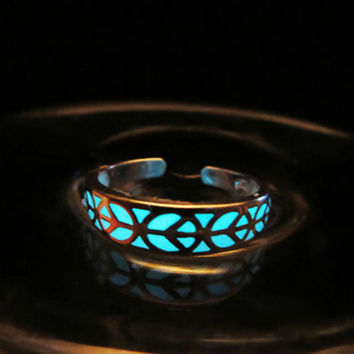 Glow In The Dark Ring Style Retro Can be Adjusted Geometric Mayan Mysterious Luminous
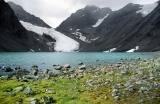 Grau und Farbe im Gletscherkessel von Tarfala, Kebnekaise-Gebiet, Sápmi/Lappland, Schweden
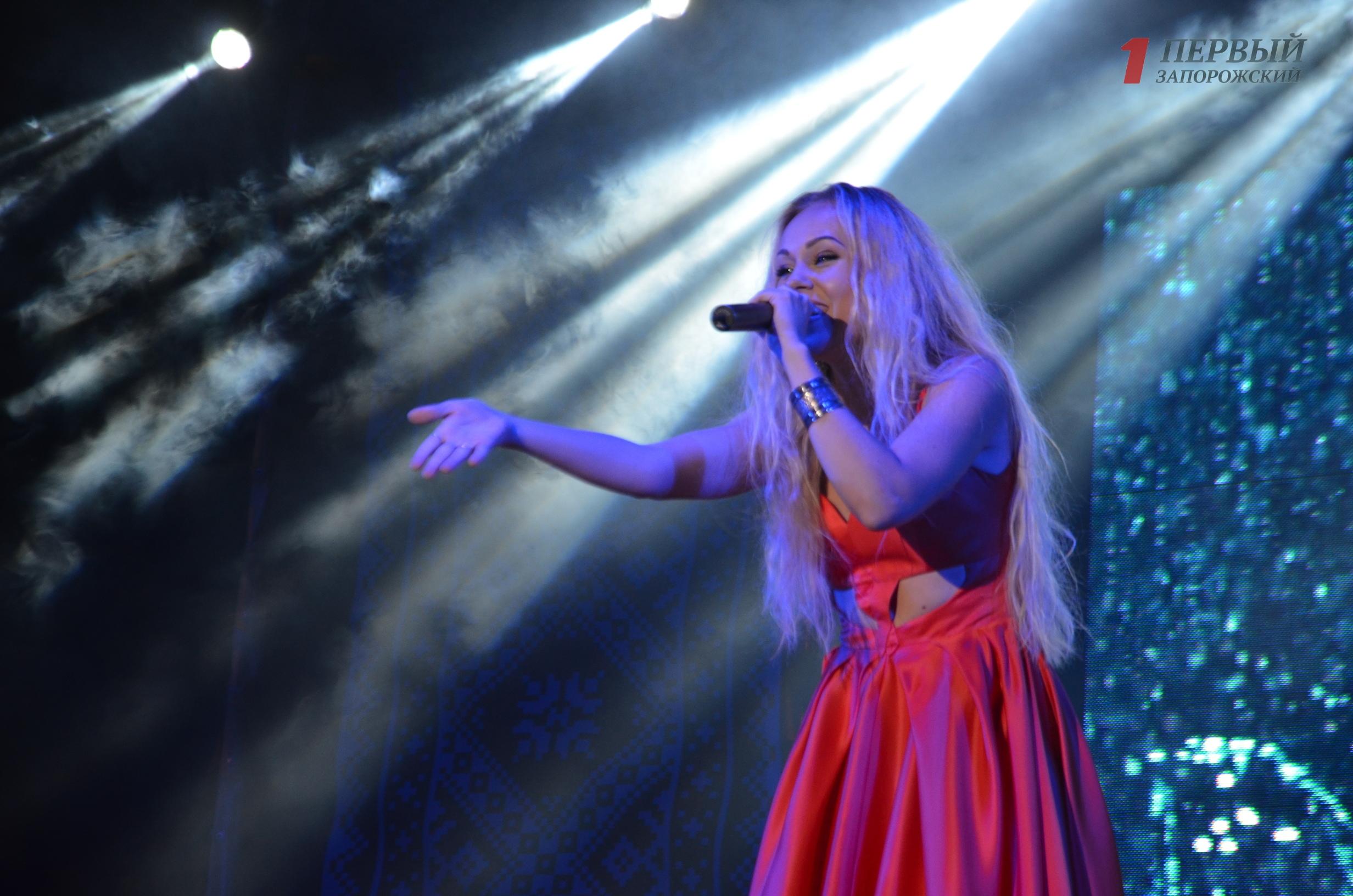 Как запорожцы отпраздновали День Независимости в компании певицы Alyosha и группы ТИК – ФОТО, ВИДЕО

******************************

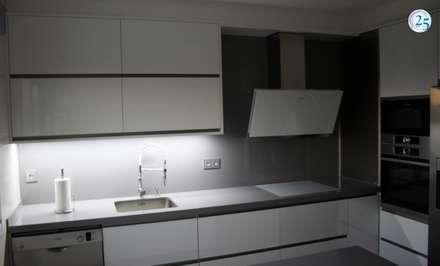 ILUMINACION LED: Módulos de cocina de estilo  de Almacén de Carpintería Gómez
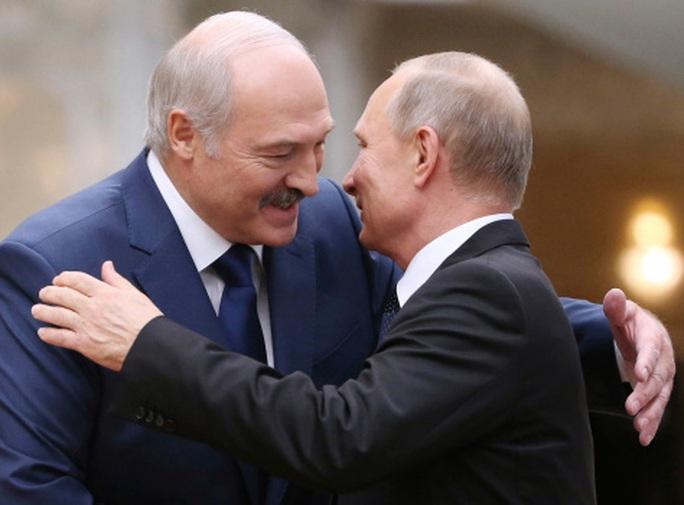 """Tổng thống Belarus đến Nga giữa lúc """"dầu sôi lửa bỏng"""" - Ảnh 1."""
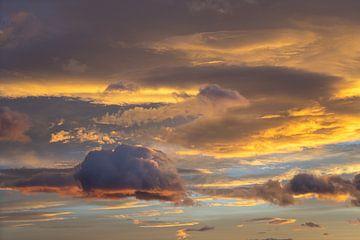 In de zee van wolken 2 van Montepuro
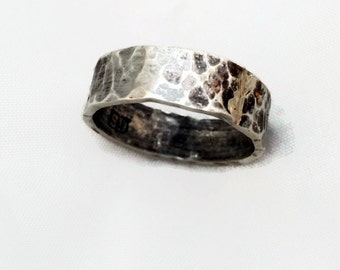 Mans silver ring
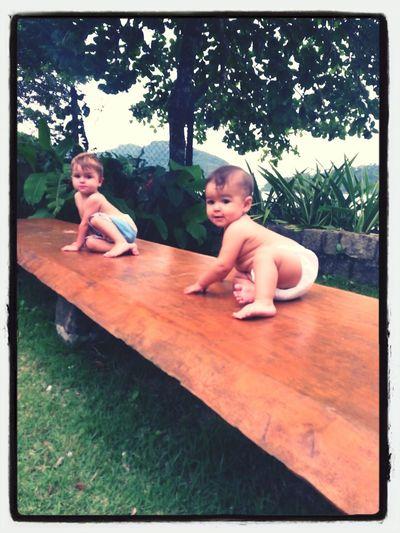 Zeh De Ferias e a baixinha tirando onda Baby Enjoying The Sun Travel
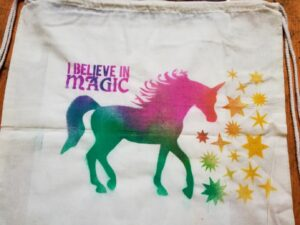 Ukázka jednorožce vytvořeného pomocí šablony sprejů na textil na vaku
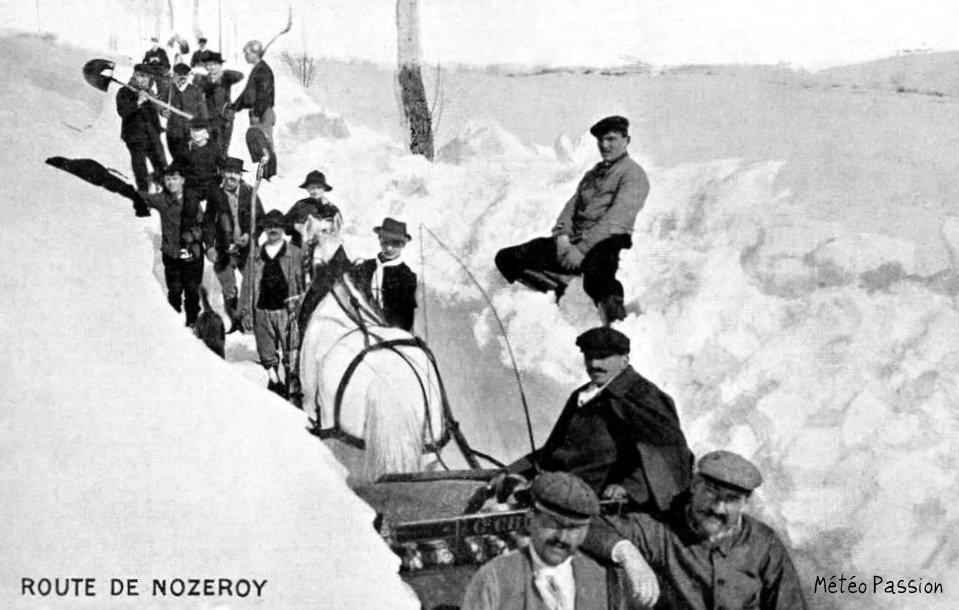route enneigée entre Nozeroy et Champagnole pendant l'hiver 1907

******************************

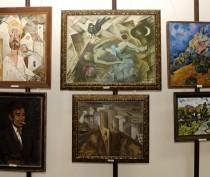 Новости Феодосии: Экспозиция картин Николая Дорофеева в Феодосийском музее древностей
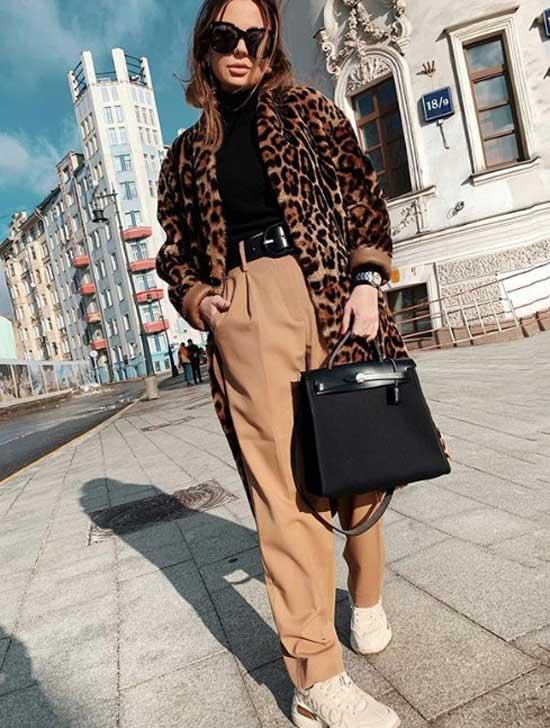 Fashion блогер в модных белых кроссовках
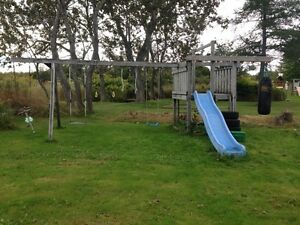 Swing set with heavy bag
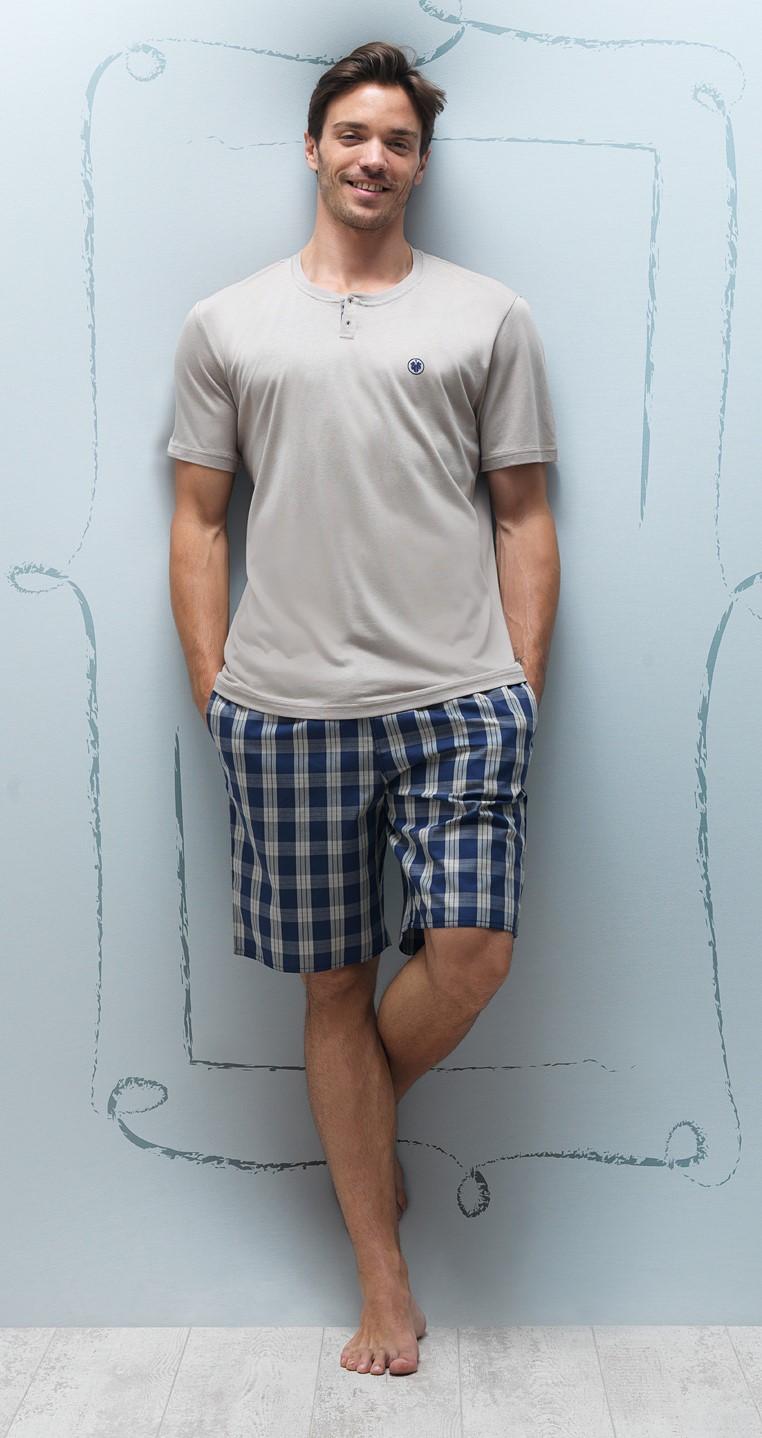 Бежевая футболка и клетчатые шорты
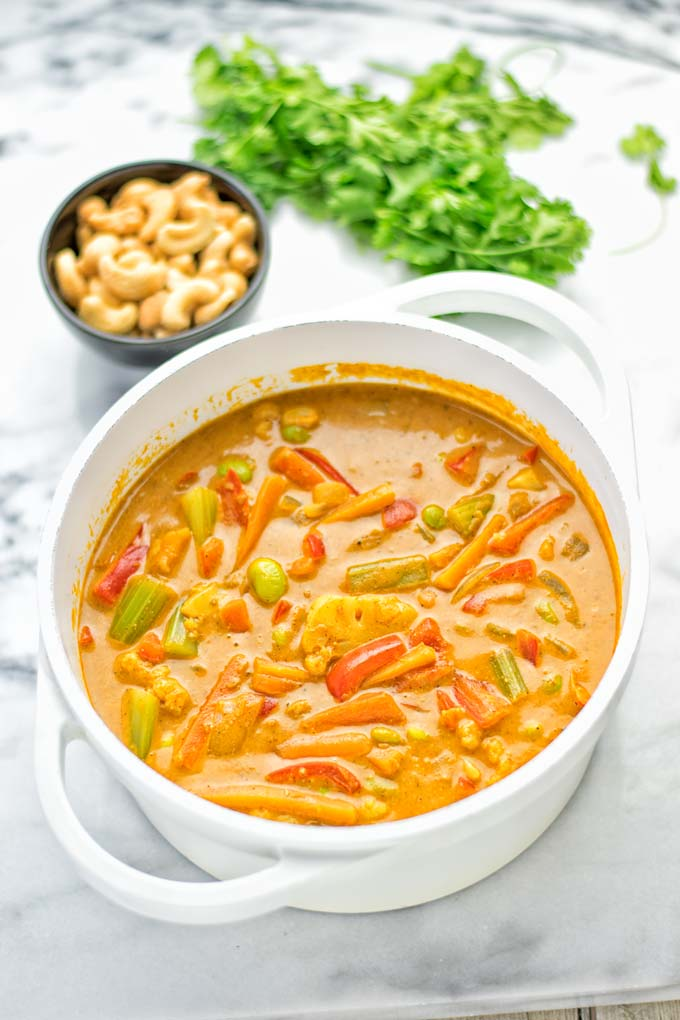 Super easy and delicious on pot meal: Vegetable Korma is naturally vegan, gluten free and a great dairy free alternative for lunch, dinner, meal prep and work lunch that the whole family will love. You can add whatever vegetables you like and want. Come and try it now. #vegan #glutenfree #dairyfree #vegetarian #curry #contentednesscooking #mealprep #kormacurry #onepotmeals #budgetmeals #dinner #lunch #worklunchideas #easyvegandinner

******************************

**WHAT YOU HAVE TO DO**
In the entries above, find the line that contains "Ukázka jednorožce vytvořeného" and the line that contains "route enneigée entre". Reproduce exactly those two lines and every line between them, but not the pictures.

**WRITTEN SOLUTION**
 Ukázka jednorožce vytvořeného pomocí šablony sprejů na textil na vaku
route enneigée entre Nozeroy et Champagnole pendant l'hiver 1907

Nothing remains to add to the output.